Does Glycolic Acid Work for Hyperpigmentation on Melanin Rich Skin?

What is glycolic acid?


Glycolic acid is a derivative of sugarcane, and it is an alpha hydroxy acid (AHA). AHAs naturally occur in fruit acids. AHAs, specifically glycolic acid, are very exfoliating because they work by loosening the lipids between dead skin and new skin. Therefore, AHAs remove dead skin cells from the topmost layer of the skin very effectively. And afterwards, they reveal your healthy, new, vibrant, and gorgeous skin underneath!


Glycolic acid also helps out with new cell generation and is often used to smooth out skin texture and even its complexion. It is water-soluble (dissolves in water), and it also has the smallest molecular size of all AHAs. As the skin is 64% water and because small molecules absorb better into the skin, glycolic acid is very active and capable of penetrating the skin easily. (Note: Actives are ingredients proven by science to be effective and treat whereas others like cetyl alcohol are normally used to formulate the product.)


What is melanin? 

The basal layer is the innermost layer of the epidermis. Melanocytes produce skin coloring or pigment known as melanin. Melanocytes are in the basal layer, and they give skin its tan or brown color. Melanin also helps protect the deeper layers of the skin from the harmful effects of the sun. People of all different skin colors can get PIH, but it is more prevalent in fitzpatrick skin phototypes 3 – 6 (deeper skin tones) because they have more melanocytes.



What is post-Inflammatory hyperpigmentation (dark spots)?

There are different types of hyperpigmentation, but here, we’re focusing in on post-inflammatory hyperpigmentation or dark spots. An injury, rash, or blemish causes the skin to become inflamed, and inflammation triggers melanocytes to release excessive melanosomes or pigment granules. If there’s more inflammation, there’s more discoloration in terms of size and color. That’s why PIH often accompanies acne. The excessive pigment granules darken and discolor the formerly wounded area, and many times, they’ll remain long after the initial wound has recovered. This is known as PIH.



So, does glycolic acid help with PIH on skin of color or make it worse?

While many say that people with deeply colored skin should steer clear of glycolic acid, this claim is actually very generalizing. Because glycolic acid helps push new cells to the surface, glycolic acid can definitely help with PIH on melanin-rich skin as well.

An increase in PIH on melanin-rich skin due to glycolic acid is not widespread. Having more melanocytes does not equate to higher skin sensitivity. While a greater release of melanocytes is triggered by irritation, exfoliation is not synonymous with irritation although the two can happen at the same time. For example, over-exfoliation can cause irritation, especially on sensitive skin types. Therefore, PIH could be triggered by any sort of irritating ingredient to that person. It’s not specific to glycolic acid. Also, if you try to physically exfoliate or scrub after using an AHA, that might be what’s causing PIH rather than the actual acid itself. Moreover, everyone’s skin is different so chat with your derm or esthetician about the frequency and the extent to which you should an AHA.
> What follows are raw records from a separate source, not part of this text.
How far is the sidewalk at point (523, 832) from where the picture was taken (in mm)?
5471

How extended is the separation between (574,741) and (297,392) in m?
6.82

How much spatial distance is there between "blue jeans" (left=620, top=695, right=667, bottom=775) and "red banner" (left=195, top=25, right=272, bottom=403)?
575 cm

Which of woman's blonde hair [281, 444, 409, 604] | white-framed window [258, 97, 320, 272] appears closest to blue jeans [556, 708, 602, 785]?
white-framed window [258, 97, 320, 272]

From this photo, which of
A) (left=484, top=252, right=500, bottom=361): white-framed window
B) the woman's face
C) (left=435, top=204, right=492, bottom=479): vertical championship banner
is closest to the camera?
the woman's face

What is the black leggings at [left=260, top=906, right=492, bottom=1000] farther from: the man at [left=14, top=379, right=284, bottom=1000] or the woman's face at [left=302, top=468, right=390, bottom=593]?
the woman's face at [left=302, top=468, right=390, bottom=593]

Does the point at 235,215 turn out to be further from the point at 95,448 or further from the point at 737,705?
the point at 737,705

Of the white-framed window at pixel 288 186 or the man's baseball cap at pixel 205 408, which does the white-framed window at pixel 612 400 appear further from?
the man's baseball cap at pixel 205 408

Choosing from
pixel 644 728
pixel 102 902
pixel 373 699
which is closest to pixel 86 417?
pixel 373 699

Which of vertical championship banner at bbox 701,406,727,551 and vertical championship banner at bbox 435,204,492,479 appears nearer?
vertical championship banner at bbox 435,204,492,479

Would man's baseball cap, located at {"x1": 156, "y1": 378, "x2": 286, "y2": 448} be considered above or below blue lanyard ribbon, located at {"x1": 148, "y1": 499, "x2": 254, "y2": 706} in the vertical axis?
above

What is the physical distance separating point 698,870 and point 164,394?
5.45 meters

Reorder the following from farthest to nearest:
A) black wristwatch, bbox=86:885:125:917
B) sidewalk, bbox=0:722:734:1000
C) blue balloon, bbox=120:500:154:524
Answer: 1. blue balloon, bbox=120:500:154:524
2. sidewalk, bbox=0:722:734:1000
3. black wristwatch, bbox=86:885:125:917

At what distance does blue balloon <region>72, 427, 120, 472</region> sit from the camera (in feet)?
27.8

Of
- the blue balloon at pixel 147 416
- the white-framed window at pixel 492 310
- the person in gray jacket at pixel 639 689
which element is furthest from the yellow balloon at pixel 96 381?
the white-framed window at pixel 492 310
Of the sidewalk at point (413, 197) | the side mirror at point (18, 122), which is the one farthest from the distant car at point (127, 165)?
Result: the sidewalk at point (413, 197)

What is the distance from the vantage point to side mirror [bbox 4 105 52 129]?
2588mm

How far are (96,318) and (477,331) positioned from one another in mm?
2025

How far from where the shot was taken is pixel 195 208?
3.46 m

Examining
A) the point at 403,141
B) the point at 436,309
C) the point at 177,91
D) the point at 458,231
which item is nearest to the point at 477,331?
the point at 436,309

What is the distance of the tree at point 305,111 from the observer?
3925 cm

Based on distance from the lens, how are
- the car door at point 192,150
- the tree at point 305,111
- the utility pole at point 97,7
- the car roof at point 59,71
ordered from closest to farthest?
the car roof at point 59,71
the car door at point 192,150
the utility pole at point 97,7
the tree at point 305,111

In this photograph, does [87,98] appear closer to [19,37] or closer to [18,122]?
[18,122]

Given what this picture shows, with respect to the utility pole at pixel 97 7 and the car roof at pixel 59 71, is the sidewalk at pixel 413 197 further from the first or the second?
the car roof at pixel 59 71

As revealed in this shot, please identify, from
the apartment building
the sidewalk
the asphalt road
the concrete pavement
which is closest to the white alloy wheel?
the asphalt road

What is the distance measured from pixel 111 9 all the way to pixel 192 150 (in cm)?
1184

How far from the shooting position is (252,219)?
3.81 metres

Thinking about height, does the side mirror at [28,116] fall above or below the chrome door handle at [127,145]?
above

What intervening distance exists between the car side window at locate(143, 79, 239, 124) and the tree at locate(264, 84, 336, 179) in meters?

If you’re unable to chat with a professional, perhaps avoid using one every day. Also, please remember to wear sunscreen after using an AHA because not doing so can also lead to sun damage. AHAs can make your skin more vulnerable to sun damage, and in turn, lead to PIH.

So, in short, AHAs might not be for everyone, but whether an AHA is right should be based on the individual, not their ethnic group.